Art. 414
La rémunération qui n’est pas déterminée s’acquitte, s’il existe un tarif, par le paiement du salaire qui y est prévu; à défaut de tarif, le salaire usuel est réputé convenu.
La rémunération qui n’est pas déterminée s’acquitte, s’il existe un tarif, par le paiement du salaire qui y est prévu; à défaut de tarif, le salaire usuel est réputé convenu.
Le Tribunal fédéral a examiné si les parties avaient conclu un contrat de courtage implicite concernant les négociations avec E.________ et F.________, conformément à l'art. 412 al. 1 CO. Il a confirmé les décisions des instances inférieures, qui avaient constaté l'absence d'accord réel et commun sur les éléments essentiels du courtage, à savoir la définition des activités à déployer et le principe d'une rémunération. Les juges ont relevé que ni les déclarations expresses ni les actes concluants ne démontraient une intention des parties de confier à l'entrepreneuse une mission de courtage à titre onéreux. L'interprétation subjective, fondée sur les preuves, a primé, et l'interprétation objective n'a été appliquée qu'à titre subsidiaire. La recourante n'a pas réussi à démontrer l'arbitraire des constatations factuelles des instances vaudoises, ce qui a conduit au rejet de son recours.

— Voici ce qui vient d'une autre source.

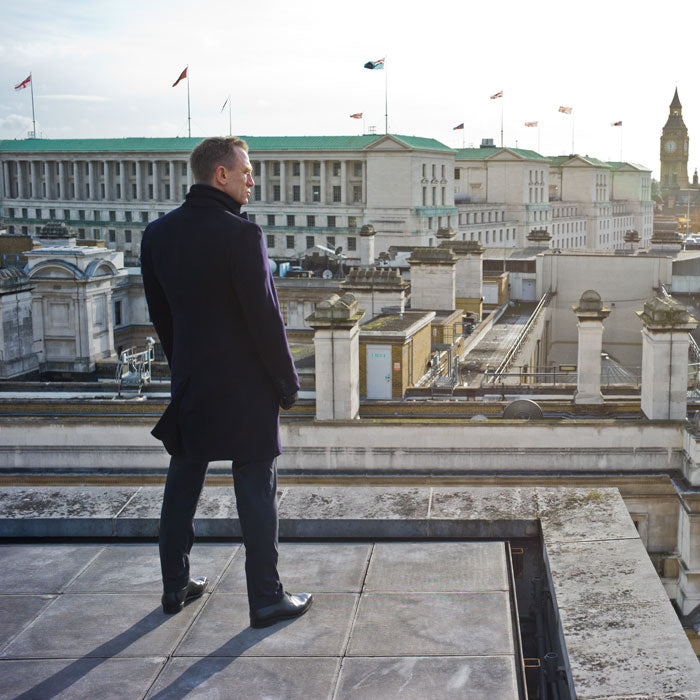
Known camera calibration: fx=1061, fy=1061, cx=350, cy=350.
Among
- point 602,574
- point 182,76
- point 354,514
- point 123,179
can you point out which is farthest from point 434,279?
point 123,179

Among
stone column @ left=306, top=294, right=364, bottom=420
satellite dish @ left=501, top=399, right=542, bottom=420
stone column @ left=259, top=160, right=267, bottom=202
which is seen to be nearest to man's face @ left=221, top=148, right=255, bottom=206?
stone column @ left=306, top=294, right=364, bottom=420

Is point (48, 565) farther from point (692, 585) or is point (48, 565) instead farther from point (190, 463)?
point (692, 585)

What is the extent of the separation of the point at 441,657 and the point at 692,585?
209 inches

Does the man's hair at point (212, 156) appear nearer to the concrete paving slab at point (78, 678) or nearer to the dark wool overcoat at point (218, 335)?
the dark wool overcoat at point (218, 335)

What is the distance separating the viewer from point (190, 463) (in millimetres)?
6059

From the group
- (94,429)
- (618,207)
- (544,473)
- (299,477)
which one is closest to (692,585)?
(544,473)

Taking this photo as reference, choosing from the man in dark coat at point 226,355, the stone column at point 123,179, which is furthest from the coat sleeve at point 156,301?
the stone column at point 123,179

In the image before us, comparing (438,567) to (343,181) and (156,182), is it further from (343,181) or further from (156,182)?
(156,182)

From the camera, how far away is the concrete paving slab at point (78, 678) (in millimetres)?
4941

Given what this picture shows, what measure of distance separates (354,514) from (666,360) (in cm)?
864

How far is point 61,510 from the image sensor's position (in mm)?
7574

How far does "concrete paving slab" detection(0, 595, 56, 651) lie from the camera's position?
5.64m

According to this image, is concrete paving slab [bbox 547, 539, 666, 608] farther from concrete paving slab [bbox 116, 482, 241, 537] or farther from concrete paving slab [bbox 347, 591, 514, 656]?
concrete paving slab [bbox 116, 482, 241, 537]

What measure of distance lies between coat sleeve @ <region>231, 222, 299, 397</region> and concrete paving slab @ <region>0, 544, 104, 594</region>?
6.07 ft
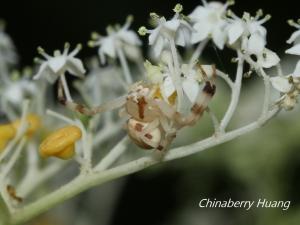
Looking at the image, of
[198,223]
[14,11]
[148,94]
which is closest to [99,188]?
[198,223]

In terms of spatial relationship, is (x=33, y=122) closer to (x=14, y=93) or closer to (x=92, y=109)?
(x=14, y=93)

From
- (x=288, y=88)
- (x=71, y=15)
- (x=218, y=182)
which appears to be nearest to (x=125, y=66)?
(x=288, y=88)

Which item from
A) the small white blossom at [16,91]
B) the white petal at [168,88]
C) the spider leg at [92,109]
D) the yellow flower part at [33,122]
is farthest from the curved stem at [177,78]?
the small white blossom at [16,91]

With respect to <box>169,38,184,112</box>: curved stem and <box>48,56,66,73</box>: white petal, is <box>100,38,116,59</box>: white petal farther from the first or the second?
<box>169,38,184,112</box>: curved stem

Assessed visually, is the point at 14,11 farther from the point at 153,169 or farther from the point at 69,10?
→ the point at 153,169

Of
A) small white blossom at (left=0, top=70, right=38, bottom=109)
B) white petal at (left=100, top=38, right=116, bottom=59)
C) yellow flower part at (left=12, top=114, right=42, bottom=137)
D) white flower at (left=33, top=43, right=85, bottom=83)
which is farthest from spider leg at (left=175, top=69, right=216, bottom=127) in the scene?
small white blossom at (left=0, top=70, right=38, bottom=109)

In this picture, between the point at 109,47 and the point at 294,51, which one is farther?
the point at 109,47
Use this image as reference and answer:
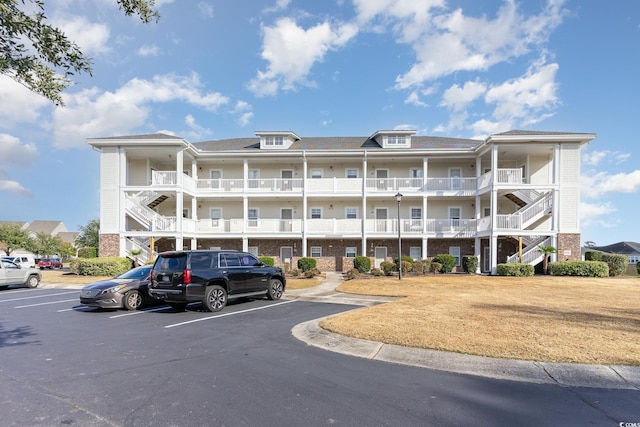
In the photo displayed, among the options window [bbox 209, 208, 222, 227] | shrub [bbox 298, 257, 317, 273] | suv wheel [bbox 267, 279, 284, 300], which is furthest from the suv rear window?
window [bbox 209, 208, 222, 227]

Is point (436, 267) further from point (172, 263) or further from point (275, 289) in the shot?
point (172, 263)

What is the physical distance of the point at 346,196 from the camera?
26906 millimetres

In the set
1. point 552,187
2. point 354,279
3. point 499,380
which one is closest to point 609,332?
point 499,380

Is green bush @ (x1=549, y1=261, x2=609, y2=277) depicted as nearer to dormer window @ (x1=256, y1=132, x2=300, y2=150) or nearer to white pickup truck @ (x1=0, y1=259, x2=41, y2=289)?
dormer window @ (x1=256, y1=132, x2=300, y2=150)

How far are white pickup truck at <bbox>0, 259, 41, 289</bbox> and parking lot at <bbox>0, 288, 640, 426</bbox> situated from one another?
42.7 ft

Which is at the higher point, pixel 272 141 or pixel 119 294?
pixel 272 141

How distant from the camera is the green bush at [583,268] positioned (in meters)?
21.2

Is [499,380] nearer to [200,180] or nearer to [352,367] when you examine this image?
[352,367]

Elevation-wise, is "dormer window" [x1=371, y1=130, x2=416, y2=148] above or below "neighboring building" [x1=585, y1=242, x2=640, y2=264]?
above

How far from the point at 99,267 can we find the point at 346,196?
16.7 meters

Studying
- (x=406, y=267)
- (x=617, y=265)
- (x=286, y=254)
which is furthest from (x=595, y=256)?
(x=286, y=254)

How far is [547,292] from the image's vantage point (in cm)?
1440

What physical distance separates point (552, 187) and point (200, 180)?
24.1 meters

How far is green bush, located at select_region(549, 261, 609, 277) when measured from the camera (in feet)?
69.4
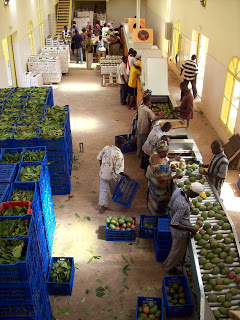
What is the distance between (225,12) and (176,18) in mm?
8212

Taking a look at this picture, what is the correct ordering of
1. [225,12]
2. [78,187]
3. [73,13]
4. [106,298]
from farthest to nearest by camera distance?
[73,13] → [225,12] → [78,187] → [106,298]

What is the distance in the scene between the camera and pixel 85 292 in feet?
18.0

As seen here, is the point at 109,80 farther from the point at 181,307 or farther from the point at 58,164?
the point at 181,307

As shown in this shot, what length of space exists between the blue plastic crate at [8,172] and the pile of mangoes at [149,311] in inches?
118

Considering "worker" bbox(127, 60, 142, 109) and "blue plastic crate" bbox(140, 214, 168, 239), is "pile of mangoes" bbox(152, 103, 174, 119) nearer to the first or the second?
"worker" bbox(127, 60, 142, 109)

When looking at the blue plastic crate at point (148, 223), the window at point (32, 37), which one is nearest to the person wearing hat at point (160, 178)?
the blue plastic crate at point (148, 223)

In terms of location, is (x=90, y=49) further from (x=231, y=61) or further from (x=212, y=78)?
(x=231, y=61)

Le Tribunal fédéral a examiné la demande de commission de courtage fondée sur l'art. 414 CO. Il a constaté que la défenderesse avait refusé de signer un contrat de courtage écrit mais avait expressément convenu avec le courtier A.________ d'une rémunération conditionnelle, consistant en la part du prix de vente dépassant un montant minimum non précisé. Le Tribunal a relevé que cette clause, bien qu'insolite, n'était pas contraire aux règles impératives régissant le contrat de courtage, notamment l'art. 417 CO, qui protège le mandant contre les salaires excessifs mais pas le courtier contre les salaires trop modiques. La Chambre des recours n'ayant pas constaté que le prix de vente de 2'280'000 francs dépassait le minimum convenu, ni que la demanderesse était la cocontractante de la défenderesse, le Tribunal fédéral a confirmé que la défenderesse ne devait rien à la demanderesse, rejetant ainsi le recours.

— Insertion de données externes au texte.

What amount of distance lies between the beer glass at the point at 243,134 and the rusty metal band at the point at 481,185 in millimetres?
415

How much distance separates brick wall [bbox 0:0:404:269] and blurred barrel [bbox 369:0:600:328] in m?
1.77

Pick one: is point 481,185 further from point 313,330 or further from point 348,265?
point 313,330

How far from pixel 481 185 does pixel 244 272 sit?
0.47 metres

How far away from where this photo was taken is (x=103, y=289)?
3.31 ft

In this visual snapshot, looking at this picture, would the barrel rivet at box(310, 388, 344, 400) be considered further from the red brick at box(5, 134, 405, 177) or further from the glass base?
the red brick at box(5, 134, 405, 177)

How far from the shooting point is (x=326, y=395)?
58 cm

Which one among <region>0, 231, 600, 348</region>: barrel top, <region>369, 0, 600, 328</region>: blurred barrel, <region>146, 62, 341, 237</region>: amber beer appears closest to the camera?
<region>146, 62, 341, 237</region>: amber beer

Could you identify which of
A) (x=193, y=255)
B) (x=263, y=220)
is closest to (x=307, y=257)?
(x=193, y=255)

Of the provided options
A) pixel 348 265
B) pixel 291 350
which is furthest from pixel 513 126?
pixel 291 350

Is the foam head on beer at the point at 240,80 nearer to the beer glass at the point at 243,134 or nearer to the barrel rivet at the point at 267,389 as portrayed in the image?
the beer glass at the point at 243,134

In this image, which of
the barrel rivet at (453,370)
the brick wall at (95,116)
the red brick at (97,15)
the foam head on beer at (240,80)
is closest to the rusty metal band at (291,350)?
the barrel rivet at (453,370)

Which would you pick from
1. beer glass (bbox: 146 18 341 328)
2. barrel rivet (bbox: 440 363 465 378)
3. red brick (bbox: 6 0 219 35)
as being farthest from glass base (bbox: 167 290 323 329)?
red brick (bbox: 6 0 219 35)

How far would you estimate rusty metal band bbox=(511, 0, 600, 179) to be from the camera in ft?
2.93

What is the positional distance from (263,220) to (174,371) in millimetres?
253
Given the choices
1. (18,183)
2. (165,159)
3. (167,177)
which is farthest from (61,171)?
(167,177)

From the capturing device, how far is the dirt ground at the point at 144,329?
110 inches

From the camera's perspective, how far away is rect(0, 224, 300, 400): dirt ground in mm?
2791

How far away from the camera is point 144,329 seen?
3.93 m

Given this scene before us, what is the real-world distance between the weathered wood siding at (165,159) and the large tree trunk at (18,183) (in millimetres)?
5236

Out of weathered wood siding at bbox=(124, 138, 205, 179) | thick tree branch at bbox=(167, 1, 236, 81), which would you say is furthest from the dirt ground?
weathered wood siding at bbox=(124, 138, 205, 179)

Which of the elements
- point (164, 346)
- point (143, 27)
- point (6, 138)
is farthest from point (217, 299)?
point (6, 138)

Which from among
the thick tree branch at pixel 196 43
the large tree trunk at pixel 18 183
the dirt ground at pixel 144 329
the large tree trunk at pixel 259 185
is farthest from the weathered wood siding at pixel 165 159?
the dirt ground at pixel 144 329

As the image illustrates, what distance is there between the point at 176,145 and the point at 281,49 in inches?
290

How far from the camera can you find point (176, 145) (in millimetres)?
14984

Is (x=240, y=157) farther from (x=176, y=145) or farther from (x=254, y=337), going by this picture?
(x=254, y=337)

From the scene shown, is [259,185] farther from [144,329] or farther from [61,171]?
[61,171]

Le Tribunal fédéral a examiné le recours en réforme concernant l'application de l'art. 414 CO dans le cadre d'un contrat de courtage. La cour cantonale avait rejeté la demande de X.________, estimant que les conditions pour le droit à la commission étaient réunies mais que le salaire de la personne engagée n'avait pas été régulièrement allégué selon le droit de procédure, ce qui empêchait le calcul de la commission. Le Tribunal fédéral a confirmé cette décision, soulignant que la demanderesse n'avait pas fourni d'allégation régulière sur le salaire et que, par conséquent, la question du fardeau de la preuve (art. 8 CC) ne se posait pas. Le recours a été rejeté, faute de violation du droit fédéral dans le Tribunal fédéral a rejeté le recours.

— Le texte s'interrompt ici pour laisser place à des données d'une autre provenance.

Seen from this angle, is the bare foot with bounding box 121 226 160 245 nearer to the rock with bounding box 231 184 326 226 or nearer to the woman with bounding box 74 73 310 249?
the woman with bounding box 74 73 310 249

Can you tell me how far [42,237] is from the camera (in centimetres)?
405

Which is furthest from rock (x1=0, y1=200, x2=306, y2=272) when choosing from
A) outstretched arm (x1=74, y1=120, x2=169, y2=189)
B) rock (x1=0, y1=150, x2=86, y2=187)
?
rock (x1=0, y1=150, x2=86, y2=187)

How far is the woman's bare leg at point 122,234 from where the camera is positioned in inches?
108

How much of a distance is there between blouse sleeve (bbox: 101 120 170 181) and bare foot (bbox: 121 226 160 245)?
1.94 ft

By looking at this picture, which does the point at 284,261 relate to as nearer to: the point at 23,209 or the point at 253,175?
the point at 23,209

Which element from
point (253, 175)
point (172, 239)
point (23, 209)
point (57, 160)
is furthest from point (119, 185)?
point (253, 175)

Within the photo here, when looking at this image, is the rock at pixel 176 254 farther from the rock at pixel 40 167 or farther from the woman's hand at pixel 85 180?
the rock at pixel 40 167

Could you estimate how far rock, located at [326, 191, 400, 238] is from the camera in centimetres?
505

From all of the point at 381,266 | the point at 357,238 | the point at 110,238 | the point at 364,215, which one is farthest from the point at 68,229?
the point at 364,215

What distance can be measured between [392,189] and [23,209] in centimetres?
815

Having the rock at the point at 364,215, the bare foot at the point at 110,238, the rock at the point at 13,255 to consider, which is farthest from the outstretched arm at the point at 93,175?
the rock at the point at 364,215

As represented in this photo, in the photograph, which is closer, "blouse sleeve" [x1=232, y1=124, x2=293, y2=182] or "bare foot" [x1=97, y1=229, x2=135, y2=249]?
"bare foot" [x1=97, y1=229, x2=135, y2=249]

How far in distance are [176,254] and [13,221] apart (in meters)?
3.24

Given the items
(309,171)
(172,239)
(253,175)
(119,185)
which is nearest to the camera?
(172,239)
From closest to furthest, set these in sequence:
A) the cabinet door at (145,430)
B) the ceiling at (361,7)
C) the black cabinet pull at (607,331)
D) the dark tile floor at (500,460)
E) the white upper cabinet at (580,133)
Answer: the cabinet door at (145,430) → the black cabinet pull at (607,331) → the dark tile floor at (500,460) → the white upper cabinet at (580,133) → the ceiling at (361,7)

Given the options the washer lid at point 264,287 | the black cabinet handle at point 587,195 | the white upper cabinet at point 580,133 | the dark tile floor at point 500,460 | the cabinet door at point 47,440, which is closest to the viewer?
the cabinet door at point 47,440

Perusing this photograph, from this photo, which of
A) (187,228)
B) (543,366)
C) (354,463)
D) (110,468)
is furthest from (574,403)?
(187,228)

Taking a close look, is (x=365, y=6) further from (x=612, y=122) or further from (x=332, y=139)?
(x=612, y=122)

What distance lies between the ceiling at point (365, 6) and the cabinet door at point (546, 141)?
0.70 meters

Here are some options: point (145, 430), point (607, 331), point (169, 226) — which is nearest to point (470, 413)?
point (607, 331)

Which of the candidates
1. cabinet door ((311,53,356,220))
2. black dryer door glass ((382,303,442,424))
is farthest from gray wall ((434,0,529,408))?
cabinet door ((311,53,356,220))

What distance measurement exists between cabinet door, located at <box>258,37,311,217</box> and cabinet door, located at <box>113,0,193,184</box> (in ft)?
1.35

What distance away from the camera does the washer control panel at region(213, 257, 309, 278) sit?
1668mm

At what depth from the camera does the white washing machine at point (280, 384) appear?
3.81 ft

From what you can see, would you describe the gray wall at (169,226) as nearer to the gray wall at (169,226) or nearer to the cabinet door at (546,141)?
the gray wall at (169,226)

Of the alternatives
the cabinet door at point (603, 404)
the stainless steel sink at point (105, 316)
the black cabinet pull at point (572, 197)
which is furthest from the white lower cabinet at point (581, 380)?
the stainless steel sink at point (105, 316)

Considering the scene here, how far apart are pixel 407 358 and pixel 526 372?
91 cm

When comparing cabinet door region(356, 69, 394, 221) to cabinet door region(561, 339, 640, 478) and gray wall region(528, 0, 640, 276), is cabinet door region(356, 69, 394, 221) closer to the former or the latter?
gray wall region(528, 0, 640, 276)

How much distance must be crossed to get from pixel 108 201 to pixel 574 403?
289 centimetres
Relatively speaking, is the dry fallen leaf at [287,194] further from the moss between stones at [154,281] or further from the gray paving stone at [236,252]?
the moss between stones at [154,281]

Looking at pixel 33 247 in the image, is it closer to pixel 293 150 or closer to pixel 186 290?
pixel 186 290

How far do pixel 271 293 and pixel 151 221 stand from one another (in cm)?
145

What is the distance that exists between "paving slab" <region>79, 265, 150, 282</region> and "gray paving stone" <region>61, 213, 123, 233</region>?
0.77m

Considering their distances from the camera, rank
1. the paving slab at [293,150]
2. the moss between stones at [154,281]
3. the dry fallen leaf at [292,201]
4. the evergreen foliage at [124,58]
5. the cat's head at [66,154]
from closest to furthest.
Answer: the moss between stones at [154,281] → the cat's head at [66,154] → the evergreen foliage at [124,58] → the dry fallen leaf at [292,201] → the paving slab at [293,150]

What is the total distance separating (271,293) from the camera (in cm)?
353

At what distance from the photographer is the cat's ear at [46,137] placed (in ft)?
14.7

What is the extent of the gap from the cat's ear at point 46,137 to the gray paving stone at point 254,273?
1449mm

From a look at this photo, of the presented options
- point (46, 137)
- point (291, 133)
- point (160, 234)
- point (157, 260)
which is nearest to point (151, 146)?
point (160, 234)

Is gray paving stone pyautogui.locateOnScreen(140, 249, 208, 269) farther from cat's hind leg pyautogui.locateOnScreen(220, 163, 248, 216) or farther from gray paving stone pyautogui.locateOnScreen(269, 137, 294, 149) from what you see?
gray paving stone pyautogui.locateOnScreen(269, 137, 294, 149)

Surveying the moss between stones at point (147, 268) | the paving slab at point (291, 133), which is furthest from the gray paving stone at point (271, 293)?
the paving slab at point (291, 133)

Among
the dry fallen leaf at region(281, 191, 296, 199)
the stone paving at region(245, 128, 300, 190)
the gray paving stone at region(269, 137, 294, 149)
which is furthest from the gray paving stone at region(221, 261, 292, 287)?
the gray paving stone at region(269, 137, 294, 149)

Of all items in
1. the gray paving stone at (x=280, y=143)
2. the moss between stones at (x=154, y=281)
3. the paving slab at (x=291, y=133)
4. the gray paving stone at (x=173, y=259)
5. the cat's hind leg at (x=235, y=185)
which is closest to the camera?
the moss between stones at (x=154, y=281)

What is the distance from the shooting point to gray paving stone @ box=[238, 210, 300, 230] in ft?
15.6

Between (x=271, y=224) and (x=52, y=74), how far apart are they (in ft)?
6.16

Le Tribunal fédéral a examiné si un contrat de courtage tacite avait été conclu entre les parties après l'échéance du contrat de gérance du 20 juillet 1995, en vertu de l'art. 414 CO. La cour cantonale avait retenu que la demanderesse avait exercé une activité de courtage d'indication, notamment en informant la défenderesse de l'intérêt des locataires à acheter la villa, en fournissant une estimation du bien et en conseillant sur la manière de procéder, ce qui, dans le contexte des contrats antérieurs et des circonstances, permettait de déduire un accord tacite sur la commission de courtage. Le Tribunal fédéral a confirmé cette analyse, soulignant que l'offre du courtier du 19 novembre 1998, référençant le tarif usuel genevois, était suffisamment claire pour que le silence de la défenderesse vaille acceptation. Ainsi, la cour cantonale n'a pas violé le droit fédéral en admettant l'existence d'un contrat de courtage ouvrant droit à la commission.